Acupuncture: Over 1500 years of globalization
 
 
The worldwide dissemination of acupuncture can be divided into four stages. Acupuncture has spread to at least 140 countries and areas to date.
 
First Stage: By around the 6th century AD, acupuncture had begun to spread to the neighboring lands of Korea, Vietnam, and Japan. Particularly in Japan, the fundamental texts of acupuncture were imported, absorbed, and studied with great care.
541 AD: Chinese practitioners were dispatched to Korea by the Chinese government.
552 AD: The emperor of China presents Japan a copy of the Classic of Acupuncture (a section of the Yellow Emperor's Classic of Internal Medicine (Huangdi Neijing).
562 AD: Monk Zhi Cong brings the Manual of Channels and Acupoints (Mingtang Tu) and the Systematic Classic of Acupuncture and Moxibustion (Zhenjiu Jiayijing) to Korea and Japan.
754 AD: Jian Zhen, a high official of the Tang Dynasty (618-907 AD), crosses the sea to Japan to promulgate Buddhism and Chinese medicine.
 
Second Stage: By around the 12th century AD, acupuncture had started to reach the Middle East via the Silk Road.
 
Third Stage: By the late 1500's to early 1600's, acupuncture had begun to filter into Europe by way of Japan and the Maritime Silk Road, transmitted by the Jesuits in particular.
 
1671 AD: Harvieu, a Jesuit monk, produces the first French translation of a work on acupuncture when he returns to France from Macao and Beijing.
1683 AD: Willem Ten Rhyne, a Dutch physician who visited Nagasaki in Japan in the early part of the 17th century, publishes Dissertatio de Arthride: Mantissa Schematica de Acupunctura, a Latin dissertation on acupuncture, in London and invents the European term "acupuncture."
1810 AD: The first recorded use of acupuncture in Europe occurs at the Paris School of Medicine when Dr. Berlioz employs it to treat a young woman suffering from abdominal pain. The Paris Medical Society describes this as a somewhat reckless form of treatment.
1823 AD: Acupuncture is mentioned in the first edition of the Lancet.
 
Fourth Stage: Since the early 1970s, acupuncture has spread dramatically throughout the world, catalyzed by Nixon’s historical visit to China and popularized by the World Health Organization (WHO).
 
1971: James Reston reports on his experience with acupuncture in Beijing in the New York Times. This article represents the first news of acupuncture to reach the English-speaking citizens of the United States, or at least the vast majority who have no daily contact with Asians.
1973: The American Journal of Acupuncture starts publication. The journal has played an important role in the clinical practice and study of acupuncture in the West.
1976: Dr. Bruce Pomeranz, a professor in the Department of Zoology at the University of Toronto, publishes an original article stating that analgesia in acupuncture is mediated by endorphins.

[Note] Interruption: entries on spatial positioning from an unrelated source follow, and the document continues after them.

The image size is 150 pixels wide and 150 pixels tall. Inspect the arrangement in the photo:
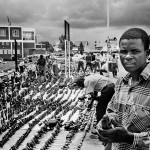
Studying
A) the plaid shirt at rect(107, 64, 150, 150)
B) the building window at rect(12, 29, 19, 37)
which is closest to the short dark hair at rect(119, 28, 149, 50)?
the plaid shirt at rect(107, 64, 150, 150)

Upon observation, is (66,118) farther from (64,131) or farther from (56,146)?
(56,146)

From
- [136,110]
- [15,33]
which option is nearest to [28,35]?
[15,33]

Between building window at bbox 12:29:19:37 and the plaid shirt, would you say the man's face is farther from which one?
building window at bbox 12:29:19:37

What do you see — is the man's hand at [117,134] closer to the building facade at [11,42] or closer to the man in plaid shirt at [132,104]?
the man in plaid shirt at [132,104]

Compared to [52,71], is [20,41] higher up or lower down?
higher up

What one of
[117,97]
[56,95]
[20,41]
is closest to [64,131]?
[56,95]

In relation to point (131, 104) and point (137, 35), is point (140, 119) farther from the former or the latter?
point (137, 35)

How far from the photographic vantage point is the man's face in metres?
1.46

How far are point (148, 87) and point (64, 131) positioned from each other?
20.9ft

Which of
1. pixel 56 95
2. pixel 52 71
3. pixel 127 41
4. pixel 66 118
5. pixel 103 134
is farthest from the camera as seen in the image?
pixel 52 71

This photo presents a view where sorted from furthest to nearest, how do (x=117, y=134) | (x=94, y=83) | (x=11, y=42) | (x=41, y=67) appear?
(x=11, y=42)
(x=41, y=67)
(x=94, y=83)
(x=117, y=134)

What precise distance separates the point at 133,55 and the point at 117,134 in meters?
0.41

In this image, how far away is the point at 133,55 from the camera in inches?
58.1

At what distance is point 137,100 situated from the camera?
1421 mm
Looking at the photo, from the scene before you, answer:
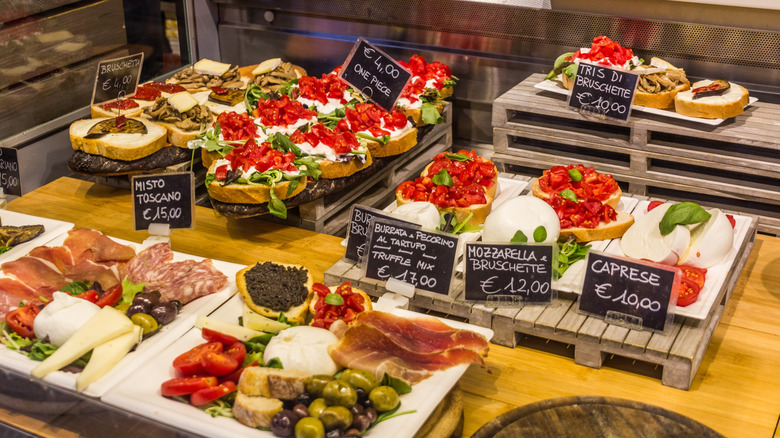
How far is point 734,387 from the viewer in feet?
8.03

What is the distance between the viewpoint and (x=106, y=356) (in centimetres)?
228

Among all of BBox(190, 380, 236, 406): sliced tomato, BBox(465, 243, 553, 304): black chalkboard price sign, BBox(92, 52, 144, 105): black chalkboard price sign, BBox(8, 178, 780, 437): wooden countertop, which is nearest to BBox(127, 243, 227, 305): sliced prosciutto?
BBox(8, 178, 780, 437): wooden countertop

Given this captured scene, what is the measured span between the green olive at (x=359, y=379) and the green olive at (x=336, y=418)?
0.12m

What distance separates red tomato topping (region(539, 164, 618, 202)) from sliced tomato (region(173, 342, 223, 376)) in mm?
1555

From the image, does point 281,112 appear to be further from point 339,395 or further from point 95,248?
point 339,395

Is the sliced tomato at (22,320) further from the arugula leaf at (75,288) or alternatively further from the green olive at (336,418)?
the green olive at (336,418)

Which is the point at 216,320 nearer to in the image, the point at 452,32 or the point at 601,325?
the point at 601,325

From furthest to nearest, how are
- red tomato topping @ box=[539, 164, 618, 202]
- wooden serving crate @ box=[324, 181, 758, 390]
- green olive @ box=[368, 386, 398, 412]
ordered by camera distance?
red tomato topping @ box=[539, 164, 618, 202] → wooden serving crate @ box=[324, 181, 758, 390] → green olive @ box=[368, 386, 398, 412]

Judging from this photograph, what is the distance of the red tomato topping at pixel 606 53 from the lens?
3.92 m

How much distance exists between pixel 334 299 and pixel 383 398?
526 millimetres

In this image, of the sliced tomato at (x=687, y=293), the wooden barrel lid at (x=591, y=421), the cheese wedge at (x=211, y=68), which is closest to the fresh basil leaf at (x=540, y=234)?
the sliced tomato at (x=687, y=293)

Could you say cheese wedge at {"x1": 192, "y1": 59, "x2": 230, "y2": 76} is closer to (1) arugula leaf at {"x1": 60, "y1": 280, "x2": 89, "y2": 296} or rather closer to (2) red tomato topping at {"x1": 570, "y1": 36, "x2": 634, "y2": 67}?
(2) red tomato topping at {"x1": 570, "y1": 36, "x2": 634, "y2": 67}

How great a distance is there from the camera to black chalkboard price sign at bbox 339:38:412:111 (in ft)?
12.9

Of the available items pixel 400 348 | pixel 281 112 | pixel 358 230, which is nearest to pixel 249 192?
pixel 281 112
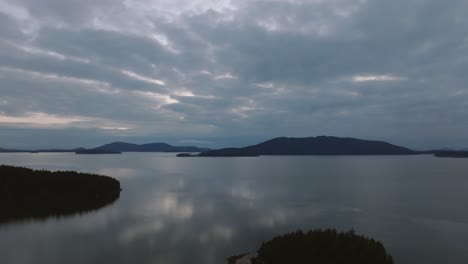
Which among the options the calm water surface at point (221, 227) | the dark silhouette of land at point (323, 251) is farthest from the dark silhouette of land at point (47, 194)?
the dark silhouette of land at point (323, 251)

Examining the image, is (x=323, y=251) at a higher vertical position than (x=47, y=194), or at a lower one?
lower

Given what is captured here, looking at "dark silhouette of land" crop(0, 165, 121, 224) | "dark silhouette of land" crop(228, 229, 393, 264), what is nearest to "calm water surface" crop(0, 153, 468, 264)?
"dark silhouette of land" crop(0, 165, 121, 224)

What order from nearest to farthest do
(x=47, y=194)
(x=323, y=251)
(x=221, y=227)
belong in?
(x=323, y=251) → (x=221, y=227) → (x=47, y=194)

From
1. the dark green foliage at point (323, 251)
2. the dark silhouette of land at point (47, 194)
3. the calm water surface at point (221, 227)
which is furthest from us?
the dark silhouette of land at point (47, 194)

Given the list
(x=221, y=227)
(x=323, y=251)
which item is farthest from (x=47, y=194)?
(x=323, y=251)

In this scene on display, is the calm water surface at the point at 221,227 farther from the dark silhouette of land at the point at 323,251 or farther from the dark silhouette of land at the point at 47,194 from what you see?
the dark silhouette of land at the point at 323,251

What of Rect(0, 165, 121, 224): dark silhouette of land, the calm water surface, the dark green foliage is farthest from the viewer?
Rect(0, 165, 121, 224): dark silhouette of land

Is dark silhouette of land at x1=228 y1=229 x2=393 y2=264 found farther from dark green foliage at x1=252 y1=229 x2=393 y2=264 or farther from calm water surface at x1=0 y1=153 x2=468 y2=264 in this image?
calm water surface at x1=0 y1=153 x2=468 y2=264

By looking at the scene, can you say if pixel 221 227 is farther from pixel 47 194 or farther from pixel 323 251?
pixel 47 194
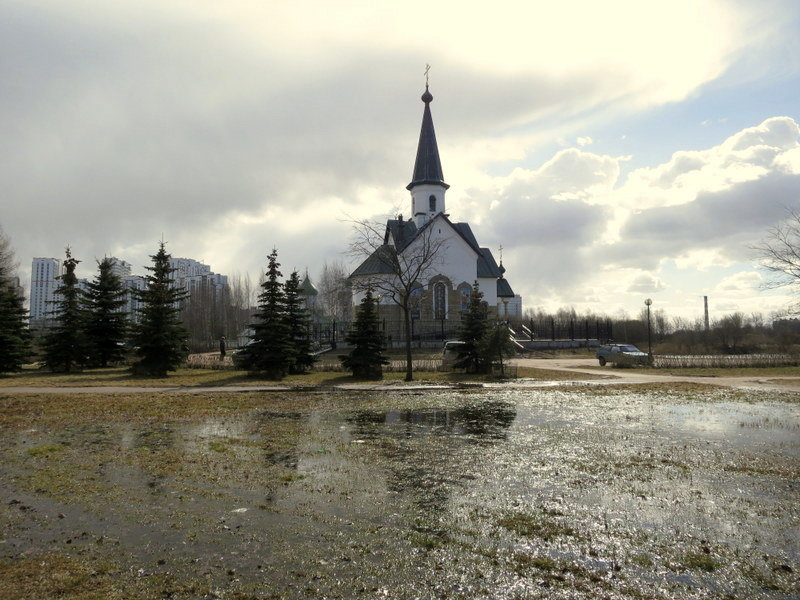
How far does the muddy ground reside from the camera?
4418 millimetres

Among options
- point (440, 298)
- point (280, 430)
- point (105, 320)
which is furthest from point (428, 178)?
point (280, 430)

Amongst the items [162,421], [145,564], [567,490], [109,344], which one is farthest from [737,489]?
[109,344]

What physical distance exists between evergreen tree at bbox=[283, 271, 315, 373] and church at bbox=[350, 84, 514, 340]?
16125 millimetres

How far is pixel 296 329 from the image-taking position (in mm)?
25453

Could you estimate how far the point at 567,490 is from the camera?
272 inches

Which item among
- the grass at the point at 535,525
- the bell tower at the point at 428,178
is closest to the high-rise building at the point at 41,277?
the bell tower at the point at 428,178

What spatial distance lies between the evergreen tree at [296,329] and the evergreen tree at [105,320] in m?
10.0

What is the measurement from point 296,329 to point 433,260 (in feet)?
Result: 67.9

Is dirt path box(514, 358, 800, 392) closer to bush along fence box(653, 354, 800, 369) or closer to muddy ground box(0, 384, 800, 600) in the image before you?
bush along fence box(653, 354, 800, 369)

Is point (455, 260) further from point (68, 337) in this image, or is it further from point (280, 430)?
point (280, 430)

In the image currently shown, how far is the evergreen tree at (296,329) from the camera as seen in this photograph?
24531 millimetres

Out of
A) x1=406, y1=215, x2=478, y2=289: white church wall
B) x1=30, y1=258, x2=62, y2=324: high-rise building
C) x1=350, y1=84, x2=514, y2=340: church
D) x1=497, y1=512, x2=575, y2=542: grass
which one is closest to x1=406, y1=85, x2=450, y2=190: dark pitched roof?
x1=350, y1=84, x2=514, y2=340: church

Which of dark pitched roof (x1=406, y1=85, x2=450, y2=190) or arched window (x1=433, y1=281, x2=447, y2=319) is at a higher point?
dark pitched roof (x1=406, y1=85, x2=450, y2=190)

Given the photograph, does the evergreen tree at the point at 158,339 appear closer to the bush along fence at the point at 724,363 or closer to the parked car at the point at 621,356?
the parked car at the point at 621,356
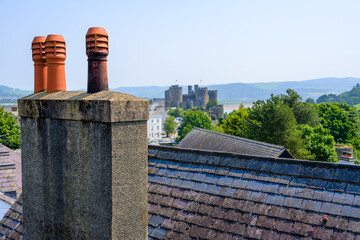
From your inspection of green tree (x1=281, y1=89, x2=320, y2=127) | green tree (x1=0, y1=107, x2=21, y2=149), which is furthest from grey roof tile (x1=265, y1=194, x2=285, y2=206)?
green tree (x1=281, y1=89, x2=320, y2=127)

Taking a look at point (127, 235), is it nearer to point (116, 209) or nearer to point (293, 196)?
point (116, 209)

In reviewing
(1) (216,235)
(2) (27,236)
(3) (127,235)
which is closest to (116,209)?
(3) (127,235)

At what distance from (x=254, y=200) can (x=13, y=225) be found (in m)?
3.73

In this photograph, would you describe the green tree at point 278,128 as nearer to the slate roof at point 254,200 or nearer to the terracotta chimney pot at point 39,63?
the slate roof at point 254,200

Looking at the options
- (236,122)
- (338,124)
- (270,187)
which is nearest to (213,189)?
(270,187)

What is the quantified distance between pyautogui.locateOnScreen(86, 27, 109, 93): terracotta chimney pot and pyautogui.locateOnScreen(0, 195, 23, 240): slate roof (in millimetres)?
3093

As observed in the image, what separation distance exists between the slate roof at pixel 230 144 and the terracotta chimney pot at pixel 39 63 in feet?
49.5

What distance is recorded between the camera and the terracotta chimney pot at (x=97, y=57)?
2955mm

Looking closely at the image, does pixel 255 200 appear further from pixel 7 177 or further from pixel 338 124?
pixel 338 124

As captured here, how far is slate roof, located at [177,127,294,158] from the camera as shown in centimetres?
1813

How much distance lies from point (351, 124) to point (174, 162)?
6002 cm

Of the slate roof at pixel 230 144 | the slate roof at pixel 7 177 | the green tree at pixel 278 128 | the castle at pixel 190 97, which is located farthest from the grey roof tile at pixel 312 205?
the castle at pixel 190 97

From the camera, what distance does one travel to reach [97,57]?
2982 millimetres

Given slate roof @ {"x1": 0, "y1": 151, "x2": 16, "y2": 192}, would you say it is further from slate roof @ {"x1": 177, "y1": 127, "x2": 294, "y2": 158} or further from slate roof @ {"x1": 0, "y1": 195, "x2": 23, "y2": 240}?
slate roof @ {"x1": 177, "y1": 127, "x2": 294, "y2": 158}
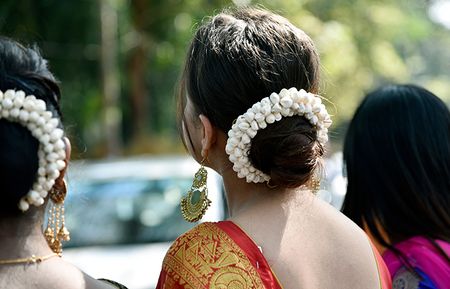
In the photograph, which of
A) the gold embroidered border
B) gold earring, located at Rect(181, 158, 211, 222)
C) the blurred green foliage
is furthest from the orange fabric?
the blurred green foliage

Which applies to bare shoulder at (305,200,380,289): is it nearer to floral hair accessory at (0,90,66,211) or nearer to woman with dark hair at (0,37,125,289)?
woman with dark hair at (0,37,125,289)

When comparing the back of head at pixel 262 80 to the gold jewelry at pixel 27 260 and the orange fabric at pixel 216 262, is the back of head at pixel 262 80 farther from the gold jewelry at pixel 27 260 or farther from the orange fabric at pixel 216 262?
the gold jewelry at pixel 27 260

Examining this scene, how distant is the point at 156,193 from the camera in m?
6.40

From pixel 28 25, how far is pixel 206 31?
7.43 metres

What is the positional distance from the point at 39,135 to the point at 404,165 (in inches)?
56.1

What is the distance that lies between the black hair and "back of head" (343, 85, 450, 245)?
1273mm

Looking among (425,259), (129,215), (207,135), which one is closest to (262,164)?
(207,135)

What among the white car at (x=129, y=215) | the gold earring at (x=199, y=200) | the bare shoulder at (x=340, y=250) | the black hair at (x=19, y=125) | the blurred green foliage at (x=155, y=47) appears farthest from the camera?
the blurred green foliage at (x=155, y=47)

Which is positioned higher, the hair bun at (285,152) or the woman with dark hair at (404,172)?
the hair bun at (285,152)

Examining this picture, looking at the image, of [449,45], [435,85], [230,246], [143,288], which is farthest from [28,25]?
[449,45]

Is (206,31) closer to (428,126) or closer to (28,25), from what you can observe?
(428,126)

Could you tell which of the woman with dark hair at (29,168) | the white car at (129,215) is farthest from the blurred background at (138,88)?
the woman with dark hair at (29,168)

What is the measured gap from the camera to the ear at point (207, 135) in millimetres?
2250

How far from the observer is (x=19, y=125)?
6.72ft
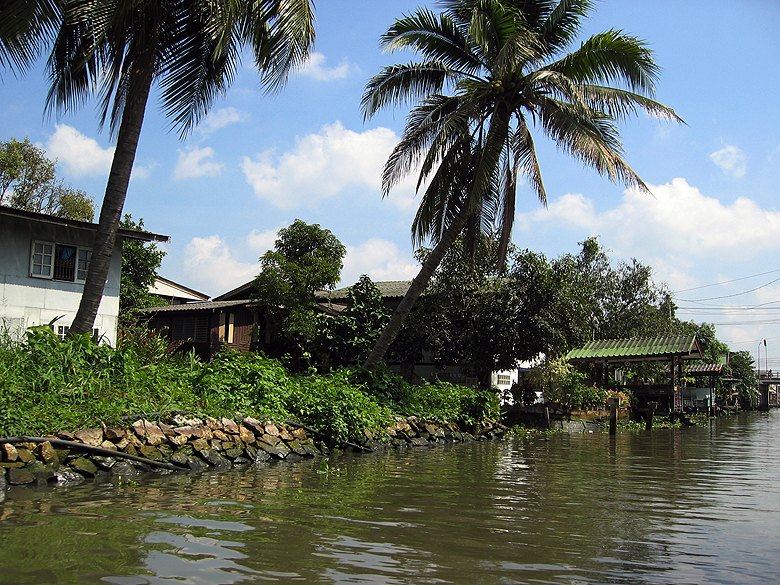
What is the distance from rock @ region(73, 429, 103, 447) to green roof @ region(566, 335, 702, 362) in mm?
23668

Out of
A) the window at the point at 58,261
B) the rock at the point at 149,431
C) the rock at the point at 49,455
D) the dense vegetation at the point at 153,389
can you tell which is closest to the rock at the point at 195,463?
the rock at the point at 149,431

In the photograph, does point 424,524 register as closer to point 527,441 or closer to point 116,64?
point 116,64

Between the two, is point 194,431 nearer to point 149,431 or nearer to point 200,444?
point 200,444

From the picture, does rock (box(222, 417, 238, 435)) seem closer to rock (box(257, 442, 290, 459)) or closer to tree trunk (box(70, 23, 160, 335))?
rock (box(257, 442, 290, 459))

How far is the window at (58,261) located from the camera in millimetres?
18766

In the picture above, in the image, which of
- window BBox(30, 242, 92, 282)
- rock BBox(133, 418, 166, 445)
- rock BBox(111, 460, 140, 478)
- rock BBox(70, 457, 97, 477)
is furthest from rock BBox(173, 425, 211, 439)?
window BBox(30, 242, 92, 282)

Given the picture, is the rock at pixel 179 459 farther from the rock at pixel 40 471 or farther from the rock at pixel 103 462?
the rock at pixel 40 471

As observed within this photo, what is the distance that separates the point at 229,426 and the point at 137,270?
19591 mm

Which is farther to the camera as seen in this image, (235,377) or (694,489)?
(235,377)

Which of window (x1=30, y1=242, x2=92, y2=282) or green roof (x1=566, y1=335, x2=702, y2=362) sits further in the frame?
green roof (x1=566, y1=335, x2=702, y2=362)

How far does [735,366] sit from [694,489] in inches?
2776

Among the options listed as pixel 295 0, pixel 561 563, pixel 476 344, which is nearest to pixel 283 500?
pixel 561 563

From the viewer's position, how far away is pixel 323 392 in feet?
49.2

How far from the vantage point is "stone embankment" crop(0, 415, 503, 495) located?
29.8ft
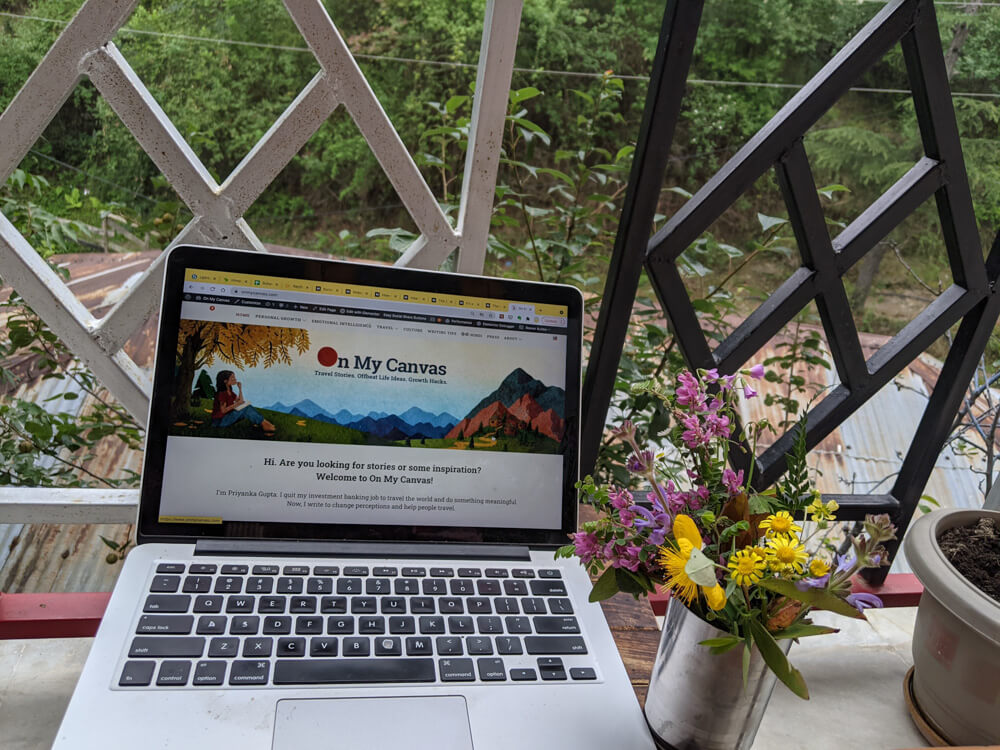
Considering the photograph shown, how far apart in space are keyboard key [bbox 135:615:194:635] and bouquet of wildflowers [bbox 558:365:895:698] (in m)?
0.30

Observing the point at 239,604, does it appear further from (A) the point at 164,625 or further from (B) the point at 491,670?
(B) the point at 491,670

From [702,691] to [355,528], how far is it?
0.35 m

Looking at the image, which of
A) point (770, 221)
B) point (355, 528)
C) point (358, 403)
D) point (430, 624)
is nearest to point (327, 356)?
point (358, 403)

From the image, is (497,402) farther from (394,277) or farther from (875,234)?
(875,234)

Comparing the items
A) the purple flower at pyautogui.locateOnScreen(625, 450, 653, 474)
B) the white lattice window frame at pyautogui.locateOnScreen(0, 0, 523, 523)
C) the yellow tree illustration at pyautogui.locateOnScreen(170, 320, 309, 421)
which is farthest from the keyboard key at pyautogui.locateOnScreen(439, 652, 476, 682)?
the white lattice window frame at pyautogui.locateOnScreen(0, 0, 523, 523)

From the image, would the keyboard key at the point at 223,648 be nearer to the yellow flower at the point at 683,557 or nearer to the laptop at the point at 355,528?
the laptop at the point at 355,528

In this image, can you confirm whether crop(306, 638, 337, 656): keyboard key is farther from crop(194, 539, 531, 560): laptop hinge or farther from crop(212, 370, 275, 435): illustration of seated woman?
crop(212, 370, 275, 435): illustration of seated woman

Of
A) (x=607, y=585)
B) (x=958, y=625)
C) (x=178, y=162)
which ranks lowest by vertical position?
(x=958, y=625)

His research is the first to utilize the Western scientific paradigm to explain why acupuncture works.
1979: An international conference on acupuncture, moxibustion, and acupuncture anesthesia sponsored by WHO is held in Beijing and attended by participants from twelve countries. Its purpose is to discuss ways in which priorities and standards for acupuncture may be determined in the areas of clinical practice, research, training, and transfer of technology. The conference draws up a provisional list of diseases that lend themselves to treatment with acupuncture.
1987: The World Federation of Acupuncture Societies (WFAS) is founded in Beijing. Today, the WFAS has 76 branches representing over 70,000 members from 43 countries and regions.
1997: The National Institute of Health (NIH) of the United States acknowledges the effectiveness of acupuncture in the treatment of a number of diseases.
1998: The Journal of the American Medical Association (JAMA) launches a column devoted to alternative and complementary therapies.
2000: The British Medical Association (BMA) delivers a report on acupuncture and concludes that acupuncture is safe and effective for treating a number of diseases and disorders.